Filme do dia (40/2016) - "Sentimentos que Curam", de Maya Forbes, 2014 - Cameron (Mark Ruffalo) é um pai bipolar que tem o desafio de cuidar das duas filhas enquanto sua ex-esposa Maggie (Zoe Saldanha) faz mestrado em outra cidade.





O filme, baseado na infância e na experiência pessoal da diretora, dá uma pequena mostra do que é ser e/ou ter um bipolar na família. Evidentemente, o filme mostrou só os "melhores momentos", já que se propõe a ser uma obra com uma visão mais otimista sobre o tema . Sim, o personagem tem ataques de fúria, não consegue manter foco em nada, tem picos de euforia, mas, acreditem, a coisa pode ser bem pior (no filme, Cameron não tem um único episódio de depressão, a pior faceta da bipolaridade). Apesar da boa interpretação de Mark Ruffalo, ainda me identifiquei mais com a atuação de Bradley Cooper em "O Lado Bom da Vida" (a cena em que ele está em hipomania e acorda os pais no meio da madrugada é 100% bipolaridade). Em compensação, a irritabilidade e os momentos de descontrole/fúria de Ruffalo estão bem reais. O roteiro é linear e bem quadradinho - considerando o tema, acho que merecia ser menos convencional.

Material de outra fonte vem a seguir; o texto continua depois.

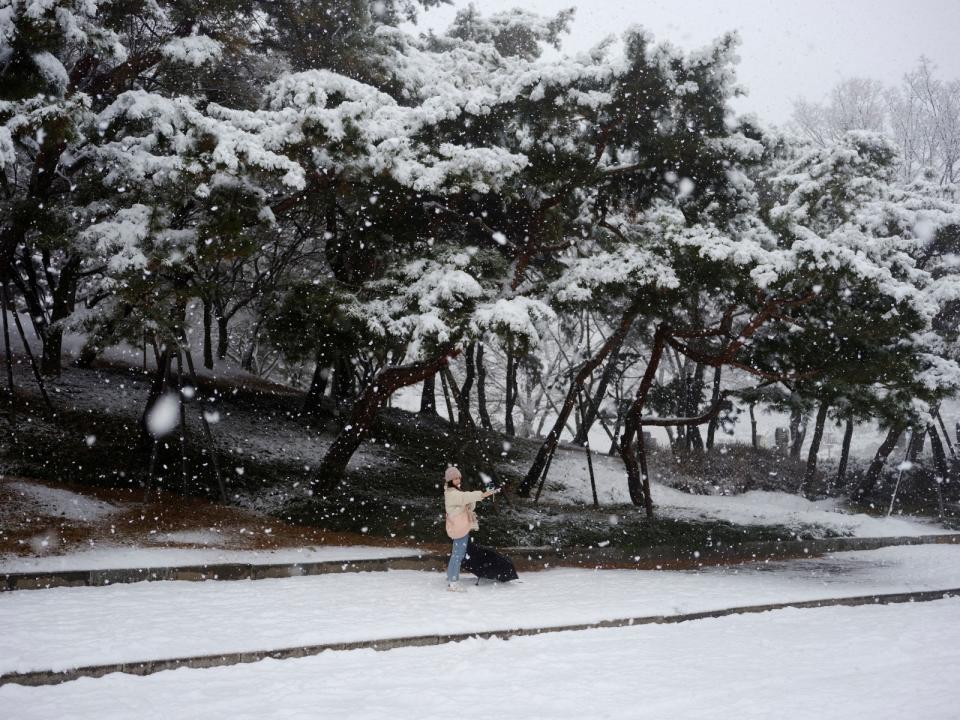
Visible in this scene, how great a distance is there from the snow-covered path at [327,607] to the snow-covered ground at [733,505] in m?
5.13

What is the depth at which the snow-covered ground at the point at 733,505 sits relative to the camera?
16203 millimetres

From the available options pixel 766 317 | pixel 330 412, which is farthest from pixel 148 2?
pixel 766 317

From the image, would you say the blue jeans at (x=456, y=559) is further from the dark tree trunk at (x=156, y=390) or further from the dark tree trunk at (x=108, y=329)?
the dark tree trunk at (x=108, y=329)

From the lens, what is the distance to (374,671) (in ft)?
18.4

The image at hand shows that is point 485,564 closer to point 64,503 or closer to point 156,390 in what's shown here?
point 64,503

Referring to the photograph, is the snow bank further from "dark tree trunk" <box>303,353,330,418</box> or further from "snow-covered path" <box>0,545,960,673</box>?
"dark tree trunk" <box>303,353,330,418</box>

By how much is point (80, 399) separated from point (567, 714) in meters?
12.6

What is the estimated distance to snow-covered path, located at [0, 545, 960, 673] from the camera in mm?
5750

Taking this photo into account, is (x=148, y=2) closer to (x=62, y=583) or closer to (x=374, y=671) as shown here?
(x=62, y=583)

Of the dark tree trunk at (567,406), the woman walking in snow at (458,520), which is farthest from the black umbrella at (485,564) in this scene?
the dark tree trunk at (567,406)

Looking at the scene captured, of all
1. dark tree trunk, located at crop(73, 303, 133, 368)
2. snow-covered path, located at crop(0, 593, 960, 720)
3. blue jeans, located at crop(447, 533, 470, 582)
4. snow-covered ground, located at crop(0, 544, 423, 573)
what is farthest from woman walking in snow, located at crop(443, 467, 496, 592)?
dark tree trunk, located at crop(73, 303, 133, 368)

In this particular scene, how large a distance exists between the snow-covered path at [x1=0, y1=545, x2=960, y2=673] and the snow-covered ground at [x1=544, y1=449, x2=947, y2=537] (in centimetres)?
513

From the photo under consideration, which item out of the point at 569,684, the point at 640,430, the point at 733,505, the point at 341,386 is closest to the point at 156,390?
the point at 341,386

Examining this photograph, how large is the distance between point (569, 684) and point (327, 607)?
2883 millimetres
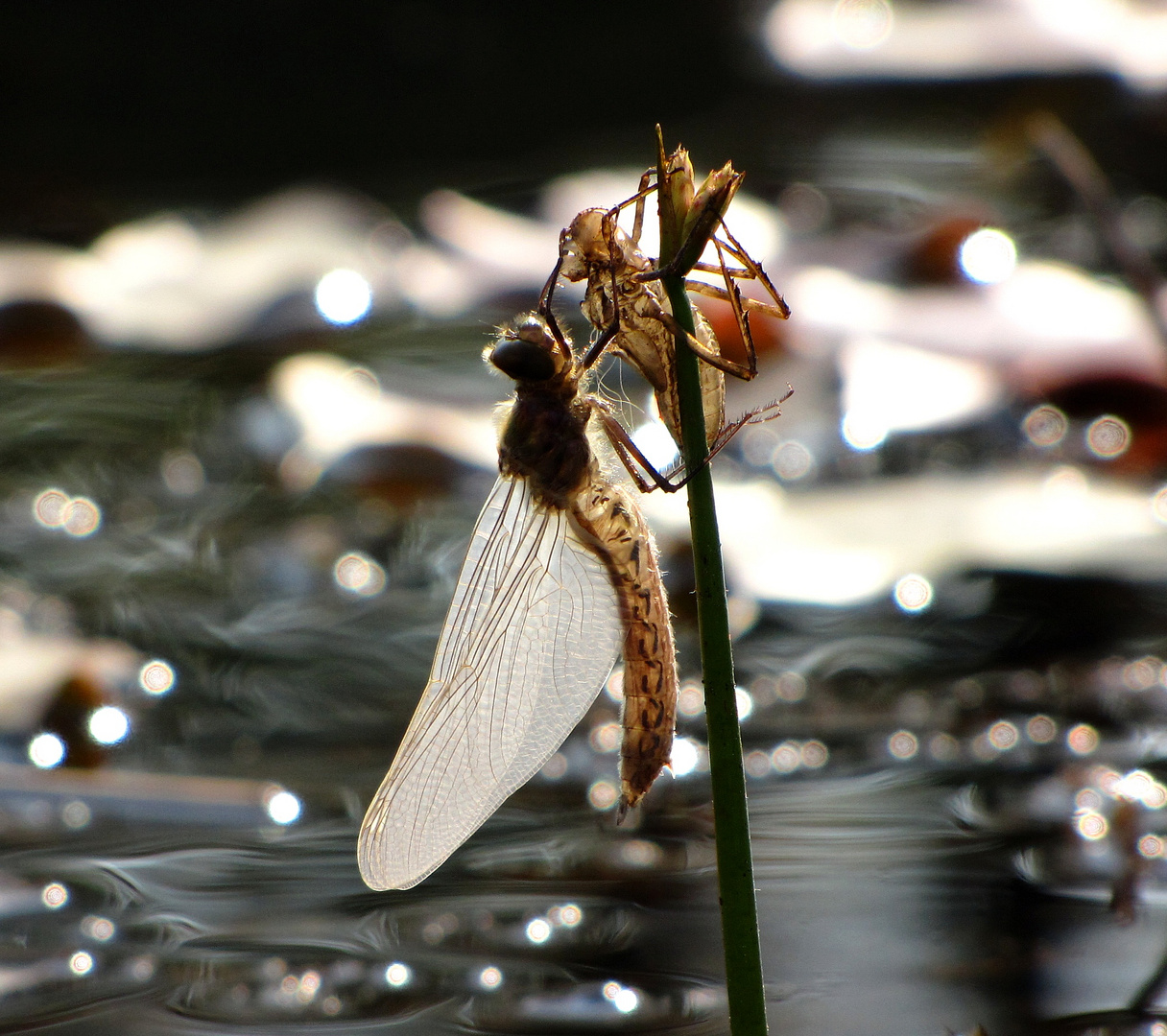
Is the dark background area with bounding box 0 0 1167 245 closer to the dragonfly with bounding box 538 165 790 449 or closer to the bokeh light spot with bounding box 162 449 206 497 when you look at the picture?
the bokeh light spot with bounding box 162 449 206 497

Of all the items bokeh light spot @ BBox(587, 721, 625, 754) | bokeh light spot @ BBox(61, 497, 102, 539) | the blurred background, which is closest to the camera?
the blurred background

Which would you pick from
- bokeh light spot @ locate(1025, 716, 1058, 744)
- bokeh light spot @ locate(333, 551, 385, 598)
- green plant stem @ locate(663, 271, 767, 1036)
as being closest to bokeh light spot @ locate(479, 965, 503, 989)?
green plant stem @ locate(663, 271, 767, 1036)

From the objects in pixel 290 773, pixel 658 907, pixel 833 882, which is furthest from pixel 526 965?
pixel 290 773

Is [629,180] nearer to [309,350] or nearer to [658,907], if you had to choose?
[309,350]

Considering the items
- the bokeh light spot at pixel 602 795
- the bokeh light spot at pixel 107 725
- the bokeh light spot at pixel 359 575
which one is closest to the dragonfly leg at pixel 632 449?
the bokeh light spot at pixel 602 795

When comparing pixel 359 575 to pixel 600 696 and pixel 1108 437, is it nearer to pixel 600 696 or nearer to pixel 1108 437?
pixel 600 696

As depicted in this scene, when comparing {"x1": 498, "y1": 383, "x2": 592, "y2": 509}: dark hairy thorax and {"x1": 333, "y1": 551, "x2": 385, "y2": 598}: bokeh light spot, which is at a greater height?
{"x1": 333, "y1": 551, "x2": 385, "y2": 598}: bokeh light spot

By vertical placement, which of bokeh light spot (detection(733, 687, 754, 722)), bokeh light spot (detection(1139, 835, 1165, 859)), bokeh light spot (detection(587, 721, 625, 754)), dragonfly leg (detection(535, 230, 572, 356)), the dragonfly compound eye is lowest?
bokeh light spot (detection(1139, 835, 1165, 859))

A história também é meio água com açúcar e romantiza um pouco uma condição que não é exatamente agradável e, ao fim, me deu a sensação de não chegar muito a lugar algum, pois Cameron termina o filme não muito diferente do que começou (e antes que me falem que bipolaridade não tem cura, o que obviamente eu sei, é possível, com remédio, terapia e autoconhecimento, ter uma qualidade de vida muito boa, bem próxima do que é considerado "normal"). Mas, acho que é um filme que vai agradar quem curte dramas familiares e de superação.